» Text excerpt
Generally, migrants do not have precarious employment unless multiple aspects of precarity are prevalent and correlate with jobs in lower positions, where there are few opportunities to enter high-status occupations or middle-status craft occupations (Standing 2011). Status loss and frustration are therefore also more apparent in precarious employment where migrants can suffer from a lack of recognition of their higher formal educational skills and may settle for lower-level jobs. A worker also lacks control in precarious work, missing out on career and skill-development opportunities, and lacking control over their working hours, work intensity, production and the equipment they can use (Standing 1999, 2011, 2014). Furthermore, precarious work situations might prevent the formation of solidarity in the labour community; e.g. the sense of cohesion and community spirit in work, especially for migrants with temporary contracts and unstable employment. Instead, it is likely to be the opposite: it might induce a sense of alienation, competitiveness and instrumentality in work. Since the ‘precariat’ lacks some control in work, he or she is not necessarily constrained in all aspects and might be able to cooperate and negotiate wage hours, work pace or other aspects of employment. However, the combination of several aspects and the individual’s characteristics and biography can create a sensitivity towards precarity. Meanwhile, all securities are significant and apparent in precarious work, though individuals might not value them all equally (Standing 2011). Precarious conditions can, however, exist when particular types of security are missing and when they have a considerable impact on the migrant’s well-being and stability in life. Standing (2011) outlines seven types of labour security which clarify those circumstances in one’s working life which can be missing. These are:
- Labour market security – the possibility of obtaining an adequate income; at a macro level, this is summarised by government commitment to employees’ ‘full employment’;
- Employment security – the protection against arbitrary dismissal, regulations on hiring and firing and the imposition of fines on employers who fail to adhere to rules, etc.;
- Job security – the ability to and possibilities of maintaining a niche in employment, plus barriers to skill dilutions, and opportunities for upward mobility in terms of status and income;
- Work security – protection against accidents and illness at work, restrictive health and safety regulations, limits on working time, night work and the lack of compensation for mishaps (accidents);
- Skill reproduction security – the opportunity to gain skills through apprenticeships, employment training and make use of one’s competencies;
- Income security – the assurance of an adequate stable income, protected through wage machinery, wage indexation, comprehensive social security and progressive taxation to reduce inequality and supplement low incomes; and
- Representation security – having a collective voice in the labour market through, for example, independent trade unions and the right to strike (Standing 2011).

» Raw records
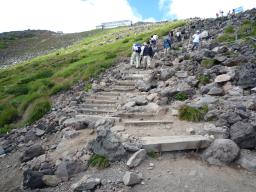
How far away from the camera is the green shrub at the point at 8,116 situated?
1958 cm

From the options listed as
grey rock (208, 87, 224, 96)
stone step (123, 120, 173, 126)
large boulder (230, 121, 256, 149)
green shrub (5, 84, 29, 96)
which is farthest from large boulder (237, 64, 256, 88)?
green shrub (5, 84, 29, 96)

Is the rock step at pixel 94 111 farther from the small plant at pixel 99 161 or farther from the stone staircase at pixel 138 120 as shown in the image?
the small plant at pixel 99 161

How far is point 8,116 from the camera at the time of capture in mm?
19844

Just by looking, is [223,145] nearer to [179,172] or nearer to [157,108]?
[179,172]

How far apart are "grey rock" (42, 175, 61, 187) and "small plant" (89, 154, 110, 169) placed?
1.23 metres

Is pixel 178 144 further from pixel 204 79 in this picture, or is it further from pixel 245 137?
pixel 204 79

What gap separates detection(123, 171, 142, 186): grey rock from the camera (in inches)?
389

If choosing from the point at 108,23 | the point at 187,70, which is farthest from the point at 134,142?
the point at 108,23

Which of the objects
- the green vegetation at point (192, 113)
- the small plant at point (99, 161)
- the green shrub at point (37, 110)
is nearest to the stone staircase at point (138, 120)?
the green vegetation at point (192, 113)

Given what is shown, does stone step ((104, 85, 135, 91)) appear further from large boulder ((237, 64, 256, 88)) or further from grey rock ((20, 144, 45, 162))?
grey rock ((20, 144, 45, 162))

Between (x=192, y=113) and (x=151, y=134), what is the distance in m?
2.10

» Directions
[A] List the types of labor security named in the excerpt on precarious employment.
[B] Extract every line of the records that contains the word "camera", treating case as significant.
The excerpt on precarious employment has no connection to the records.

» Answers to the exercise
[A] Labour market security, employment security, job security, work security, skill reproduction security, income security, and representation security.

[B]
How far away from the camera is the green shrub at the point at 8,116 situated?
How far is point 8,116 from the camera at the time of capture in mm?
What gap separates detection(123, 171, 142, 186): grey rock from the camera (in inches)?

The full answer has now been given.